A cursory look at these connections leads one to ponder if what we have here is a shakedown between friends. Did SEIU want in on a new deal that involves their “turf” and instead see an opportunity to acquire more power by enlisting the help of ACORN? Did ACORN deliver the ground troops and have Barack Obama apply the pressure on Capitol Hill? Either way, and unfortunately for Barack Obama, trouble usually follows his shady friends and his dealing with the Carlyle Group have caused some ACORN sized headaches. The Carlyle Group’s involvement in a pension scandal was the most recent:

“Among the money managers named in the indictment are the politically connected private equity players Carlyle Group and Quadrangle Group, whose co-founder Steven Rattner, leads the Obama administration’s auto-industry-bailout efforts.”

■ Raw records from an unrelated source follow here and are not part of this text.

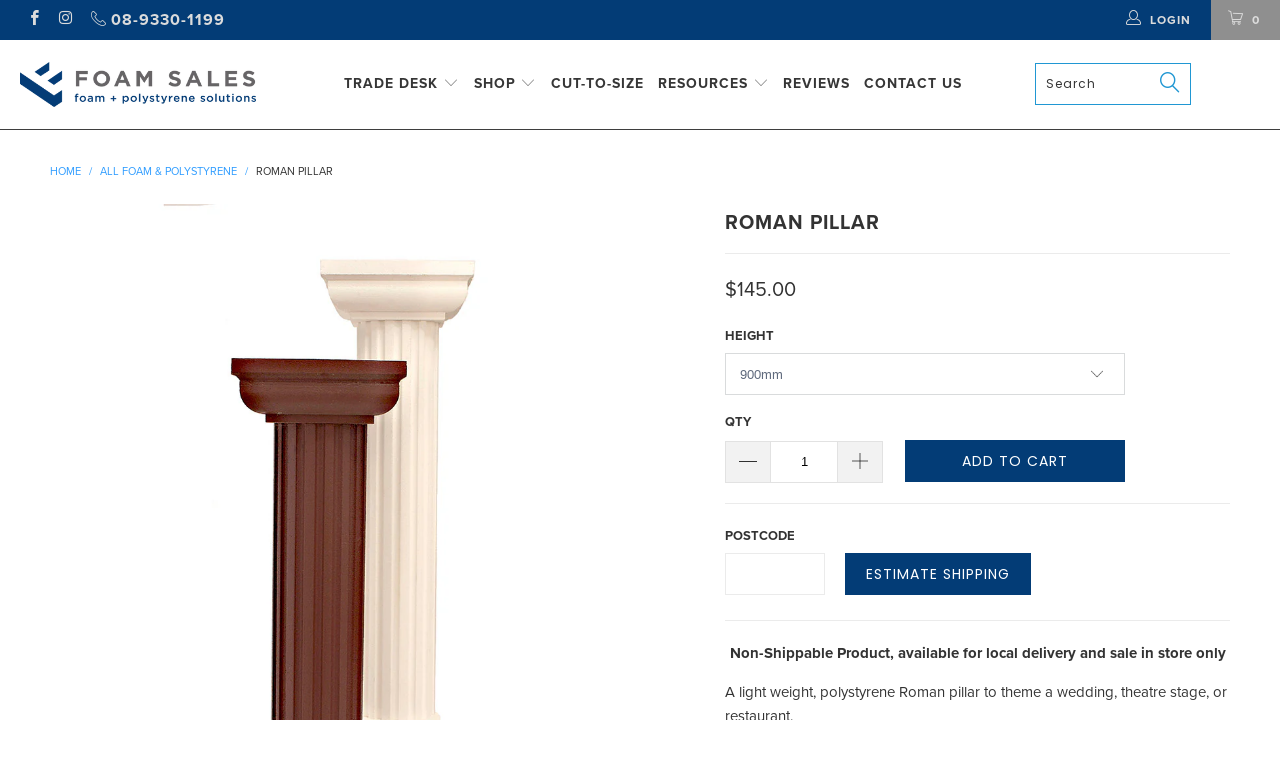

--- FILE ---
content_type: text/css
request_url: https://www.foamsales.com.au/cdn/shop/t/20/assets/custom.css?v=102697825475514198381750660883
body_size: -73
content:
div.logo{width:20%}.nav{width:75%!important}div.logo img{max-width:280px!important}.dropdown_column ul a,.dropdown_column ul a:hover,.footer a,.footer a:visited{text-transform:uppercase}.newsletter_section .newsletter,.password-page-row form{display:inline-block;padding-top:0!important;width:400px!important}.product-description{height:120px;overflow:hidden}.main_nav_wrapper{border-bottom:1px solid #3e3e3e}.spr-header-title{font-size:16px!important;margin:0 0 12px}.search_form input,.search_form input:active,.search_form input:focus{font-family:Poppins;font-weight:400;font-size:12px;letter-spacing:1px;color:#555;background-color:transparent;padding-right:35px;border-color:#2097d3!important}.search-submit{position:absolute;z-index:1000;color:#2097d3!important;font-size:20px;top:9px;right:7px;cursor:pointer}#banner-1496106546974 .caption .headline{font-size:24px!important}@media (max-width: 767px){.ima-mobile-footer{position:fixed;bottom:0;left:0;width:100%;background:#fff;padding:6px 10px;display:flex;justify-content:space-between;gap:10px;z-index:9999}.ima-footer-wrapper{flex:1}.ima-footer-button{display:flex;align-items:center;justify-content:center;gap:8px;background-color:#003f87;color:#fff;font-family:Proxima Nova,sans-serif;font-weight:700;font-size:14px;padding:12px 0;text-decoration:none;border:none;width:100%;height:100%}.ima-footer-icon{width:18px;height:18px}.ima-footer-button span{color:#fff;line-height:1}}@media (min-width: 768px){.ima-mobile-footer{display:none}}
/*# sourceMappingURL=/cdn/shop/t/20/assets/custom.css.map?v=102697825475514198381750660883 */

If the Sopranos and Obama’s treatment of the ACORN scandals are any indication, “muscle for the money” seems to come with a certain amount of “protection” whether it be silence from the administration, theJustice Department, or the main stream media, or just a slap on the wrist for one of their cronies. ACORN, SEIU and Obama may have moved on to the next target. but continue to use race and class as tactics and people as pawns in their power grabs. Now, however, more and more Americans are realizing it.